> What the task requires
Reproduce the portion of the post on YouTube video chapters word for word, starting at "So many people" and ending at "like a gamble.".

So many people avoid adding chapters because they're worried viewers will skip to the end and leave.
That fear makes sense on the surface. But it's not what happens.
Think of it like a book with a table of contents. Nobody throws a book away because it has one. The structure makes people more likely to commit to reading it, not less. Chapters do the same thing for video. They show the viewer exactly what's coming so committing to a 20-minute video feels less like a gamble.
That's what you see in the analytics. The spikes at chapter markers in your retention graph aren't drop-offs. They're replays. People going back to a section they found useful.
There's also a discoverability benefit that often gets overlooked. YouTube chapters show up in Google search as "Key Moments" with their own clickable entries. Your video can rank for multiple search queries from a single piece of content.
Here's how to generate them in about two minutes.
Open your video on YouTube. Scroll to the bottom of the description and click "Show transcript". A panel opens on the right side of the screen. Select all, copy the text, and paste it into any LLM with this prompt:
"Here is the transcript from my YouTube video. Please generate SEO-optimised timestamps for it. Use keyword-rich chapter titles that match what someone would actually search for on Google or YouTube. Format them as 00:00 Title, 00:00 Title, etc."
You'll get chapter titles built around actual search language rather than vague labels. Paste them into your description, add 00:00 at the start, and you're done.
If you've been skipping chapters, worth adding them to your next long-form and checking the before and after on retention.
What's been putting you off using them if you're not already?

Saved entries:
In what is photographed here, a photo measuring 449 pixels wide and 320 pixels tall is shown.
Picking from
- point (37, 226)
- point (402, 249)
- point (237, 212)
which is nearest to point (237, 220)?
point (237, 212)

> Task solution
So many people avoid adding chapters because they're worried viewers will skip to the end and leave.
That fear makes sense on the surface. But it's not what happens.
Think of it like a book with a table of contents. Nobody throws a book away because it has one. The structure makes people more likely to commit to reading it, not less. Chapters do the same thing for video. They show the viewer exactly what's coming so committing to a 20-minute video feels less like a gamble.